一聲“我反對”,如同鳴響的嗩吶,從山呼海嘯的擁護聲里扎出來。
達爾罕臉上的笑容驟然凝固,伸向首領指環的手也隨之頓在空中。
剎那遲疑后,他心一橫,繼續伸手去拿指環,眼看就要碰到,捧著信物的哈圖姮突然轉身,朝臺邊走去。
“阿格?”看清說話的人,哈圖姮厲聲呵斥,“滾回去,這里沒有你說話的份兒。”
見此情形,之前觀望的人陸續放下手臂收聲,達爾罕的人一開始還在堅持,后來見人越來越少,便也一個接一個的閉上了嘴。
這個時候,達爾罕也不好再去拿首領信物,迅速收斂眼中的惱恨,循聲望去,只見下方整齊的隊列外站著一個身形魁梧的年輕人。
日光灼烈,達爾罕微微瞇起眼睛,認出來了。
這不是前些年被圖蘭逐救回來那小子嘛。
這小子的阿父是個爛酒鬼,一回喝多了,發了瘋的打他娘兒倆,這小子被逼急了,拿糞鏟打死了他阿父。
圖蘭逐知曉來龍去脈后,不僅赦免了他的罪過,還破例讓他進了勇士營。
這是為了圖蘭逐,砸場子來了呀!
阿格被吼得愣住,有些無措的站在原地,咬著嘴唇,不知道該不該繼續往前。
“哎,話不能這么說。”
視線從金燦燦的首領權杖上飛快掠過,達爾罕抬手止住哈圖姮,正義凜然的說道:“選首領是整個部族的大事,只要是黑水部的族民,就有說話的權利。”
他沖阿格招手,“阿格是吧?你來,放心大膽的把你想說的說出來。”
圖蘭逐已經死了,哈圖姮都妥協了,他還能怕了這個毛頭小子?
阿格瞄了哈圖姮一眼,大著膽子走到臺前,又在達爾罕的再三要求下登階上臺。
“達爾罕大人。”
阿格放緩語氣,因為達爾罕替他說話,態度也更加恭敬,“我不是反對您當首領,我只是覺得不合規矩。”

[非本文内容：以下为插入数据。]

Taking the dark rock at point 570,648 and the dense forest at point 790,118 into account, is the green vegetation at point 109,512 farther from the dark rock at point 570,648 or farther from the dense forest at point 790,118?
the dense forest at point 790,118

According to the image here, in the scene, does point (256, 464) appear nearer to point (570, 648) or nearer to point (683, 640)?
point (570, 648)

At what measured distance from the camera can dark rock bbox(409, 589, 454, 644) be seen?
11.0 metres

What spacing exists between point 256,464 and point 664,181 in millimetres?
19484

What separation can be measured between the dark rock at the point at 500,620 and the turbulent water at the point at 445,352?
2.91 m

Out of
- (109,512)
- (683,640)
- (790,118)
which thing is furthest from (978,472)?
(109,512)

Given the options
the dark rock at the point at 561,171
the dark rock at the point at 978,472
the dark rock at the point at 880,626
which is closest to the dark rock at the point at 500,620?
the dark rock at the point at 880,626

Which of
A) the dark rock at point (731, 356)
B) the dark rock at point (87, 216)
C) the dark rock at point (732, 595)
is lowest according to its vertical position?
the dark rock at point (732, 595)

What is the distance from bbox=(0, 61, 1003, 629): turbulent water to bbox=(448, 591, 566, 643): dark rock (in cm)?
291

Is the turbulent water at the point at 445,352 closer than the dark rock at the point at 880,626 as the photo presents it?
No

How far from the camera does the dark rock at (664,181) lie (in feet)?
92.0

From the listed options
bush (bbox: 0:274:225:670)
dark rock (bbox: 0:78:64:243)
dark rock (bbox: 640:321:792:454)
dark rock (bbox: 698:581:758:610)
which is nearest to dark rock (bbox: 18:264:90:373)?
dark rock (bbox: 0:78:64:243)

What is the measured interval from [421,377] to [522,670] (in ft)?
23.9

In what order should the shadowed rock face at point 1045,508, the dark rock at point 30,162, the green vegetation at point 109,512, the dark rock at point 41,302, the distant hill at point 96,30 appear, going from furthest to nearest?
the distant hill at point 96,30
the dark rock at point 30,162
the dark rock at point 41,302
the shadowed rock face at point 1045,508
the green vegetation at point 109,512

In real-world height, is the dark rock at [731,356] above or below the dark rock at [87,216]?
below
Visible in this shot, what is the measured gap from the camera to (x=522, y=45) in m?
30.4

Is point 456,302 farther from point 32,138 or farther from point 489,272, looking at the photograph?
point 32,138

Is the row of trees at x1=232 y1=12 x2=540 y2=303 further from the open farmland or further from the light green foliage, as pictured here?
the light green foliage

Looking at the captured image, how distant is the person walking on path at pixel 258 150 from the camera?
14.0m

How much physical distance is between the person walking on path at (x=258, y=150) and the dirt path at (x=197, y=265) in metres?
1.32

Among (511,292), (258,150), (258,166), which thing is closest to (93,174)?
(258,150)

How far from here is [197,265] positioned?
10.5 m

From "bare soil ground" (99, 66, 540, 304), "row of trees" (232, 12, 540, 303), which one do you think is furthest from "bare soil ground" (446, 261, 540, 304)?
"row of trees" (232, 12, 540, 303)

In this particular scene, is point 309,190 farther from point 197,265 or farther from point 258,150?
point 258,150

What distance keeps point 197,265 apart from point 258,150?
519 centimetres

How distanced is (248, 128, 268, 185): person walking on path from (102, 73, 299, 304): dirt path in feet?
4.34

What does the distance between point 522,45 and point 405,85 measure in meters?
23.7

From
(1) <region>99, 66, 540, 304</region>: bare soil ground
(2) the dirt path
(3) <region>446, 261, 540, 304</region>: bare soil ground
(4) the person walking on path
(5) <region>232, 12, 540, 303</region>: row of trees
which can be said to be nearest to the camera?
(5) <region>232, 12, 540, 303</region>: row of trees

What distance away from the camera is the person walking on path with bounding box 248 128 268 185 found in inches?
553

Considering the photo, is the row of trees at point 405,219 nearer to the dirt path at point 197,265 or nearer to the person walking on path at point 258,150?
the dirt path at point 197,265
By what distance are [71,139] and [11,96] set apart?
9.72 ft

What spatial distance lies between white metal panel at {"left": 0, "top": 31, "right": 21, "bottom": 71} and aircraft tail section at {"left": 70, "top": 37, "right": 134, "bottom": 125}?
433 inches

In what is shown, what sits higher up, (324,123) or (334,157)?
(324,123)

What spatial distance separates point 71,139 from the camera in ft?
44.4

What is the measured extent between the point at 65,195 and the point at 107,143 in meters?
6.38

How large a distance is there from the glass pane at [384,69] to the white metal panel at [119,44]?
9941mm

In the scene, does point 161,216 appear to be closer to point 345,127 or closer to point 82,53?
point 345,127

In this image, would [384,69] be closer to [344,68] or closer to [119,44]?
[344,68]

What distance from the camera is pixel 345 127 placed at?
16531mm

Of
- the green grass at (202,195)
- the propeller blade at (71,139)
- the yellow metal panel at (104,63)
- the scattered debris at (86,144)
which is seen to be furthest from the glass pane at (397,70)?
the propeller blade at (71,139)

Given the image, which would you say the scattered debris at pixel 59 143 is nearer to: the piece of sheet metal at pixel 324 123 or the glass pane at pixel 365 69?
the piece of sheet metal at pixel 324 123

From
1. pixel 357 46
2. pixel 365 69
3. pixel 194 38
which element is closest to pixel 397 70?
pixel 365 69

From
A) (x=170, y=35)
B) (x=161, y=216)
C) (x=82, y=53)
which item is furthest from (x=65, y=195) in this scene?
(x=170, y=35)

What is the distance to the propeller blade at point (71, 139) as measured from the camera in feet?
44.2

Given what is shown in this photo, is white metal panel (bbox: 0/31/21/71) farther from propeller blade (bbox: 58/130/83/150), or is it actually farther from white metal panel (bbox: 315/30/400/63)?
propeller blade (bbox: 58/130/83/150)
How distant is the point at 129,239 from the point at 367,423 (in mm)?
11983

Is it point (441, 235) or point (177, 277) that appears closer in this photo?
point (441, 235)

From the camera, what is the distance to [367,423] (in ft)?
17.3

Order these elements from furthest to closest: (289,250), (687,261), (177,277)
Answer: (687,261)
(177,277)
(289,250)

達爾罕眼中閃過一絲意外,正要解釋,哈圖姮硬聲硬氣的搶著說道:“都火燒眉毛了,你還想怎么合規矩?”
她說的‘火燒眉毛’,指的是達爾罕狼子野心,時間一長恐會加害于她,不明就里的人則以為她在說頻頻調兵的雍國。
若是按照胡地的規矩,立新首領需要祭天敬神開獵立威,最快也得半個月,確實有些久了。
阿格梗著脖子,態度堅決,“再怎么著急,至少得敬神吧!”
所謂敬神,就是在部族選出新首領后,將新首領的頭發放進圣火焚燒,再滴入三滴血,請示神明的一個儀式。
神若是答應,就什么事兒都沒有;若是不答應,便會發生異象。
不過絕大多數時候,神明都沒什么意見。
也可能是請示的人不讓神有意見,總之迄今為止,大家所知道的不被神明認可的新首領,九部加起來也不足一掌之數。
此話一出,很快有人響應,“是啊,別的就算了,敬神不能免。”
“對啊,又用不了多久。”
敬神的地方就在圣宮,馬上就可以進行。
哈圖姮掀了個白眼,不悅冷哼,“浪費時間。”
達爾罕仔細觀察哈圖姮和那蘇的反應,沒瞧出異常來,思考片刻,朗聲應道:“阿格說得對,別的都能免,敬神不行。事關部族,必須得先問過長生天的意思。”
他轉向眾人,張開雙臂,聲音洪亮如鼓,“神明若不點頭,就是搶來十座城,也守不住一夜安寧。我達爾罕愿意讓圣火抉擇,讓神明做主。”